(BRIEF 1):
Translate this sentence from the passage on restricting Pod PriorityClasses into Spanish: "This ensures that cluster admins must explicitly opt-in to enable priority class access for tenants."
(BRIEF 2):
Extend the passage on restricting Pod PriorityClasses for tenant workloads, picking up after its final sentence.

(EXCERPTED PASSAGE):
Segment Open

Restricting allowed Pod PriorityClasses for tenant workloads#

Use the podPriorityClasses.allowed field in the Tenant CR to restrict which priority classes tenant workloads may use. This ensures that only approved priority classes are used so cluster QoS and scheduling policies remain predictable.

Tenant
apiVersion: tenantoperator.stakater.com/v1beta3
kind: Tenant
metadata:
  name: tenant-sample
spec:
  # other fields
  podPriorityClasses:
    allowed:
      - high-priority

Deny-by-Default Behavior#

This field follows a deny-by-default security model:

Spec State Behavior
Field not specified (nil) Deny all - feature disabled, tenants cannot use any priority classes
Empty struct {} or {allowed: []} Allow all - tenants can use any priority class in the cluster
Specific values {allowed: ["high-priority"]} Only allow specified - tenants can only use listed priority classes

This ensures that cluster admins must explicitly opt-in to enable priority class access for tenants.

Notes#

The operator will validate the priorityClassName field on workloads and controllers (Pods, Deployments, StatefulSets, ReplicaSets, Jobs, CronJobs, Daemonsets). The empty string ("") is treated as a valid priorityClass name — include "" in allowed if you want to permit resources that omit a priority class.

Segment Closed

(DATA RECORDS):
Segment Open

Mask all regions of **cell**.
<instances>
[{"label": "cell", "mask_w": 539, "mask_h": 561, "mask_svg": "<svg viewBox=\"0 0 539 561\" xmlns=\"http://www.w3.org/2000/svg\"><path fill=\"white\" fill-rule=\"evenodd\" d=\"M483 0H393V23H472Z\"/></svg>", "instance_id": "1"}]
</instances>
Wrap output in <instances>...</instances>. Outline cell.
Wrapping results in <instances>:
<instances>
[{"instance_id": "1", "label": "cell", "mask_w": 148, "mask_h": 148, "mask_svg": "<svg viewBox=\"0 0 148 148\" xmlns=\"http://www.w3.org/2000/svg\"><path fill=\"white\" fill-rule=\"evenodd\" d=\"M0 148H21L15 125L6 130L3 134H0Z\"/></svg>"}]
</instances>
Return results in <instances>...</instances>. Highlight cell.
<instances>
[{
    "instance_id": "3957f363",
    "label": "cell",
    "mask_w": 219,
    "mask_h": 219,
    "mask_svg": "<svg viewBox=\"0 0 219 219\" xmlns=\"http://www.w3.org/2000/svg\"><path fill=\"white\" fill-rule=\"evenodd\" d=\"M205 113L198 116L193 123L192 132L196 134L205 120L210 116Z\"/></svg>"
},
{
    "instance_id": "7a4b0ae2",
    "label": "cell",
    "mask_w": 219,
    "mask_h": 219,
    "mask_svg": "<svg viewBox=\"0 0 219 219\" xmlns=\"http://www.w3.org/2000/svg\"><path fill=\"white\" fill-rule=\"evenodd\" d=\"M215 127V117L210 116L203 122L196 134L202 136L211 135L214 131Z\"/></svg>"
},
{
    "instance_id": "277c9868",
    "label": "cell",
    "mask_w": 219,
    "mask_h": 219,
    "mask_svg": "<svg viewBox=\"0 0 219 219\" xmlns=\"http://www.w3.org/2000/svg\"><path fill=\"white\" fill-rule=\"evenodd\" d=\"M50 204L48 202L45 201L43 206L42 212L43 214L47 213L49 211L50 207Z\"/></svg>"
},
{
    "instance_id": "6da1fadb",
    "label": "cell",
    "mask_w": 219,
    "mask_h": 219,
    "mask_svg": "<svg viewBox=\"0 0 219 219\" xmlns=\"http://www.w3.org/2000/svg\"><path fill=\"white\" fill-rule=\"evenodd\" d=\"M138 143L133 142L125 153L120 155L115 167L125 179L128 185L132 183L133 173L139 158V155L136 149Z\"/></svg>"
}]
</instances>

Segment Closed

(TASK ANSWER 1):
Esto garantiza que los administradores del clúster deban optar explícitamente por habilitar el acceso de los inquilinos a las clases de prioridad.

(TASK ANSWER 2):
Example#

Allowed Pod (uses high-priority):

Allowed Pod
apiVersion: v1
kind: Pod
metadata:
  name: pod-allowed-pri
spec:
  priorityClassName: high-priority
  containers:
    - name: app
      image: nginx:1.23

Denied Pod (uses a non-allowed priority class):

Denied Pod
apiVersion: v1
kind: Pod
metadata:
  name: pod-denied-pri
spec:
  priorityClassName: low-priority
  containers:
    - name: app
      image: nginx:1.23

Behavior#

  • The first Pod will be accepted because high-priority is in podPriorityClasses.allowed.
  • The second Pod will be rejected by the operator if low-priority is not present in the allow-list.